Sermon notes-May 3 I John 4:7-21

May 3- I John 4, John 15:1-8
John 15:1-8  I’m attracted to this image of the vine in that the branches are connected to each other through the vine. I don’t think we can find any distinctions between the various branches of the vine. When I think of a vine, I think of a lush tangle of growth and fruit. It’s hard to tell an individual branch amidst the weaving of growth. WWW stands for a web, interconnections.

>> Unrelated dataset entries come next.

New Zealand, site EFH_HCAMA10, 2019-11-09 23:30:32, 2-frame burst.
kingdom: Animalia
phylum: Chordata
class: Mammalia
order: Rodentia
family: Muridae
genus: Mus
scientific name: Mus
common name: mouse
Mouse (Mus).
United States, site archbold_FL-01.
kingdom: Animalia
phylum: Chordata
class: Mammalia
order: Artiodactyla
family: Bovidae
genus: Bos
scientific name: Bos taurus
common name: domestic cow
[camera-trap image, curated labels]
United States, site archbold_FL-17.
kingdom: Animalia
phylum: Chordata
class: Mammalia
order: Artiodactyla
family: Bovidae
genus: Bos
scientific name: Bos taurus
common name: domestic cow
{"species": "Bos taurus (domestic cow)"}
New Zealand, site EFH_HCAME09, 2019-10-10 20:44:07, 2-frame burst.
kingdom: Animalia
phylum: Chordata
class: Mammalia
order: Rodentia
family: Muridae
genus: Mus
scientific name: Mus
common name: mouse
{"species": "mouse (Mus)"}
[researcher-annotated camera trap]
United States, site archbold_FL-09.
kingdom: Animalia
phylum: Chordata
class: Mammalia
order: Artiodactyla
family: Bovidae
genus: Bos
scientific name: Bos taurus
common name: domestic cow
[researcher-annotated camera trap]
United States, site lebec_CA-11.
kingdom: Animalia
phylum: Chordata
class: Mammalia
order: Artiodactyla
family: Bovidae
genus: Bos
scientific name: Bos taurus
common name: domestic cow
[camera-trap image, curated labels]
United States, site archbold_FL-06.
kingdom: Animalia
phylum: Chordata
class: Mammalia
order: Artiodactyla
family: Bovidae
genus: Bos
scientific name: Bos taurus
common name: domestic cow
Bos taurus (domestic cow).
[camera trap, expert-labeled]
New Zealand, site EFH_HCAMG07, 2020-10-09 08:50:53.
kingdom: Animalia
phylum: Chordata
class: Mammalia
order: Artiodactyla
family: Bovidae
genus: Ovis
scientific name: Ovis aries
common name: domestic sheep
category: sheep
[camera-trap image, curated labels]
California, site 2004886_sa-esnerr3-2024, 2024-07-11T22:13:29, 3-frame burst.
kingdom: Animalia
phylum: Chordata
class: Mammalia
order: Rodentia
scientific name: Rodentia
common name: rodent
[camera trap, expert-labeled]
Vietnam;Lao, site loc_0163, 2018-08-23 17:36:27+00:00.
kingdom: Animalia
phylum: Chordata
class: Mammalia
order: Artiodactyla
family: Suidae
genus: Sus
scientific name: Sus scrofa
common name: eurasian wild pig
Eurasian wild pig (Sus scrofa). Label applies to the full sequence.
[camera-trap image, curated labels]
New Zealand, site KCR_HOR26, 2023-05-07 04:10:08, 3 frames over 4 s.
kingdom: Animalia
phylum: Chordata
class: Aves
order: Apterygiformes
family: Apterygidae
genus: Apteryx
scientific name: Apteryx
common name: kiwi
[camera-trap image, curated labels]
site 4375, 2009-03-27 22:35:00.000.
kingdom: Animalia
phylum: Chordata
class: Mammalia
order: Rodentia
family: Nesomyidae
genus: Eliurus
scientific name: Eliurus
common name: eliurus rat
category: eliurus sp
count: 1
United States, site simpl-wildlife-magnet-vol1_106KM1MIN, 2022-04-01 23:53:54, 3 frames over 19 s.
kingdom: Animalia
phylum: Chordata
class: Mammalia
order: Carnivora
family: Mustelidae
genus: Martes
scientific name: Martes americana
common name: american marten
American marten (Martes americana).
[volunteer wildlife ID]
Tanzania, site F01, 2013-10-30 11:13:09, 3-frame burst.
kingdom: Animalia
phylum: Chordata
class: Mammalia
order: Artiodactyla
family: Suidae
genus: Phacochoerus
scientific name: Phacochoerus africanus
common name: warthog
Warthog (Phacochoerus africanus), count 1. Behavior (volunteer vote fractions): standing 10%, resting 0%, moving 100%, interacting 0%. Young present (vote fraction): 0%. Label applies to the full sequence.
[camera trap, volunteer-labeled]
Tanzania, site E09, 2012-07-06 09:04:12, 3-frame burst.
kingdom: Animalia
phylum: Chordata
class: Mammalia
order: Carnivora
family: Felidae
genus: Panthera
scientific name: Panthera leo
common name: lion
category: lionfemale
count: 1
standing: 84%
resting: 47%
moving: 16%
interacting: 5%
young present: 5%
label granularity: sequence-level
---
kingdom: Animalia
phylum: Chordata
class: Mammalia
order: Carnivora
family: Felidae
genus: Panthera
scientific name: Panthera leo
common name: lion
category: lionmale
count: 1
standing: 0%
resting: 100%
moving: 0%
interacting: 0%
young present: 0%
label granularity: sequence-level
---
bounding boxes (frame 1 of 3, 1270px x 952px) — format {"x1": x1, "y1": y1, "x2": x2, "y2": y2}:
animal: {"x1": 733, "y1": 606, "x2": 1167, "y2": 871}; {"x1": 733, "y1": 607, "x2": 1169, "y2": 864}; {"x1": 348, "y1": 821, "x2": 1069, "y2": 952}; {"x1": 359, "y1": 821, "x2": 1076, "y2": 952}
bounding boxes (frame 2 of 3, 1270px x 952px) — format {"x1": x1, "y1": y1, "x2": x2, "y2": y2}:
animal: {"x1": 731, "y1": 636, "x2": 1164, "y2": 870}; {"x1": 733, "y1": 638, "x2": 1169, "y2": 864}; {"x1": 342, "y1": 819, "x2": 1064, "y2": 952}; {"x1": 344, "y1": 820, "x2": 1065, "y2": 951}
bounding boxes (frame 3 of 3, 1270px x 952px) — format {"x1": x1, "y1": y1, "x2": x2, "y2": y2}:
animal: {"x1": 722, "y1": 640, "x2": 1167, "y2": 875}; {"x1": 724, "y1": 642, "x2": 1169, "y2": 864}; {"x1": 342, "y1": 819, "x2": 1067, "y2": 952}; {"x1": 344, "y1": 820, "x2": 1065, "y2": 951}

From an early age we are trained to be independent, to make it on our own. The truth is that when we get disconnected from each other and from God, we get disconnected to our own selves. When a prayer goes unanswered, we may feel that God is disconnected from us. A lost friendship does diminish the quality of our lives. When we get cut off from each other, we lose the connection that allows fellow feeling. Sadly, some relationships do wither on the vine. Poisons threaten the branches that prevent the nutrients from reaching them

We know that distance does not have to undercut connection. Communication builds up the strength of our relationships. We speak of a wired, or better, wireless world for connection. When I was in Bloomington, I was struck by so many of the students walking about with cell phones pressed to their ears. My daughter’s phone has one type of ring for calls and another for a mysterious, to me, form of communication called texting, or receiving short thought bubbles, tweets. We can directly use some of the same notions for prayer life. I guess we could call short prayers as tweets. I love the idea of keeping our spiritual cell phones close to our ears to hear what message God may well be sending us. Cut off from the vine, we may allow ourselves to wither away from it.

Easter life is life that pulses with new growth and abundant living. Easter life is a life of connection to the source of our very being, a constant transmission of life-giving energy to each one of us. We are not made to wither on the vine, but to flourish..“We bear fruit not by squeezing it out of ourselves but because we are extensions of the vine. God who wants us to be fruitful. God’s love, presence, are abiding place of our soul.
If we want to bear Jesus’ fruit, to abide in him, in his love-kinship language- Love not self-generated-, but a gift.we are both conduits of it and live through it.  Jesus as one and only begotten, one of a kind-Jesus in this world, -loved us in and through Jesus -mutual love is here, very sign of remaining abiding indwelling.maturity moves us toward the goal, purpose of God so it fits,perfects-this is what we are designed to be together. We are recipients of divine love-but it has both vertical and horizontal dimensions of love. Recognizing and staying connected
v.10 has the reformed emphasis on God as the source of love. Our love is a response. Perfect love casts our fear.(v.18). To what degree does fear of punishment motivate us? Should it be religious motivation?  v. 8, 16 assert:How is this prone to becoming overly sentimental?-love perfected (v.12) has the sense of a purpose fulfilled, a telos, an end, a goal met. It could be seen as the abstract made concrete. I love that it refuses to separate love of God and love for others. It is a direct assault on the sort of piety that judges others harshly and sees others as objects, not people to love. God is love. What does that mean to you?